AVUKATTAN İLGİNÇ SÖZLER Duruşmada daha sonra söz alan Mediha
Yıldırım ve Cemile Akdaş'ın avukatı Abdurrahman Sarıoğlu, ''Kim
Selefi ise El-Kaide'dir'' diye bir anlayışın olduğunu öne sürerek,
DGM'de bu konuyla ilgili çıkan bazı kararlarda da ''Selefiler''in,
''Ceyşullah'' örgütü mensubu olarak gösterildiğini, yani bu
olaylara yüzeysel bakıldığını bildirdi. Bir kitaptan
''Selefilerle'' ilgili bölümler okuyan Sarıoğlu, ''Selefiliği
mahkum etmek, İslamı mahkum etmek anlamına gelecektir'' dedi.
Sanıkların eyleminin, Türkiye'nin anayasal düzenini değiştirmeye
yönelik değil, ABD'ye bir tepki olduğunu savunan avukat Sarıoğlu,
''Irak'ın işgali, Yahudiler'in desteklenmesine bir tepkidir. Irak'a
asker gönderme kararı alınması nedeniyle AK Parti iktidarına
yapılmış bir tepkidir'' diye konuştu. TCK'nın 146/1. maddesine göre
El-Kaide yöneticileri ile bu olayları bizzat yapanların
yargılanması gerektiğini belirten Sarıoğlu, bunların dışında kalan
sanıkların ise olsa olsa TCK'nın 169. maddesinde düzenlenen
''yardım ve yataklık etmek'' suçundan yargılanabileceklerini
söyledi. Türkiye'de ''müslümanlar yargılanırken, onların
hanımlarının da gözaltına alındığını'' iddia eden Abdurrahman
Sarıoğlu, konuşmasını şöyle sürdürdü: ''Belki sözle, belki
hareketle namusa yönelik bir tehditle müslüman şüphelinin konuşması
sağlanır, Bu davada Habib Akdaş ile Gürcan Baç'ın hanımı, birtakım
şeyler ortaya çıkartılmak için gözaltına alındı, tutuklandı. Bu
kadınlar, eşleriyle birlikte Afganistan'a gittikleri için yasadışı
örgüte üyelikten yargılanıyorlar. Türk aile yapısına göre kadınlar,
eşleriyle birlikte hareket eder. Akdaş ve Baç, 'biz cihada
gidiyoruz' diyerek hanımlarını getirmemişlerdir. İslam'da kadınlara
cihat farz değildir. Bugüne kadar da El-Kaide'nin bayan bir
militanı olduğunu duymadım.'' Gürcan Baç'ın, eşi Mediha Yıldırım'a
içinde patlayıcı madde olduğu iddia edilen paket verdiğini anlatan
Sarıoğlu, Yıldırım'ın da bu pakette birtakım kablolar olduğunu
anladığını ve bu paketi Cemile Akdaş'a verdiğini belirtti. ''REHİNE
SANIK'' İDDİASI Yıldırım ve Akdaş'ın diğer avukatı İlhami Sayan da,
bu davada 48 tutuklu bulunduğunu, 2 kişinin ise ''rehine''
konumunda olduğunu iddia ederek, Yıldırım ve Akdaş'la birlikte
gözaltına alınan Ayşe Mallı, Hülya Kuncak ve Ceren Yiğit'in hukuki
durumlarının aynı olmasına rağmen serbest kaldıklarını anlattı.
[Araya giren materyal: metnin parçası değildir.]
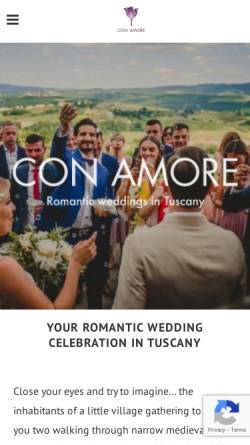 Vorschau der mobilen Webseite www.conamore.it, Con Amore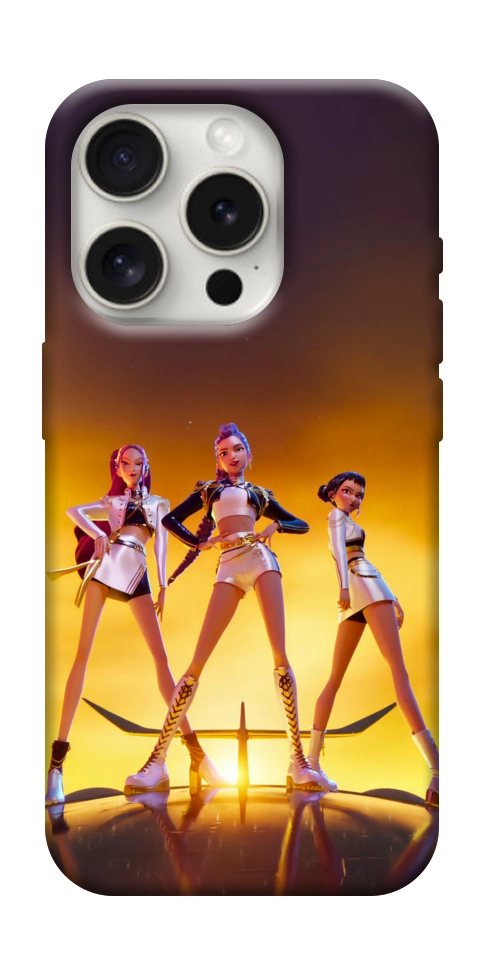 Чехол Golden Huntrix для iPhone 16 Pro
Yıldırım ve Akdaş'ın, eşlerine yardım ettikleri için
cezalandırıldıklarını iddia eden Sayan, ''eşlerinden dolayı tutuklu
bulunmalarının'' hukuka aykırı olduğunu kaydetti. Mediha
Yıldırım'ın, 1993 yılında Gürcan Baç'la evlenmesine rağmen ''Ömer''
olarak bildiği eşinin gerçek ismini 2 yıl sonra öğrendiğini ifade
eden Sayan, firari sanıkların örgütsel ilişkilerini gizli
tuttuklarını, bunu eşlerine bile söylemediklerini vurguladı. Sayan,
biri 4, diğeri de 2 çocuk annesi olan müvekkillerinin tahliyelerini
istedi. AVUKAT SARIOĞLU'NU YALANLADILAR Duruşmada söz alan Cemile
Akdaş da, avukat Sarıoğlu'nun söylediği bazı şeylere katılmadığını
belirterek, ''Eşim yurtdışına çıkacağı zaman cihada gideceğini
söylemedi. 'İşsizlik belgesi almak için Cezayir'e gidiyorum' dedi.
Mediha Yıldırım'ın bana verdiği paketin içinde de ne olduğunu
bilmiyordum. İçinde kablo olduğunu, gözaltına alındığımda polisler
söyledi. Tahliyemi ve beraatimi istiyorum'' dedi. Mahkeme Heyeti'ne
başkanlık eden üye hakim Ramazan Uçak ise iddianame okunmadığı için
savunma yapılamayacağını, ancak tahliye konularına ilişkin
taleplerinin alınabileceğini söyledi. Sanık Mediha Yıldırım da,
avukat Sarıoğlu'nun söylediği bazı şeylere katılmadığını ifade
ederek, ''Beyim emanet poşeti verdiğinde, Osman ve Sait isimli
birinin alacağını söyledi. İçinde kablo olduğunu bilmiyordum. Eşim
vedalaşırken, cihada gideceğini değil, ticari iş için yurtdışına
gideceğini söyledi'' diye konuştu. Duruşmaya, diğer sanık
avukatlarının beyanlarının alınmasıyla devam ediliyor.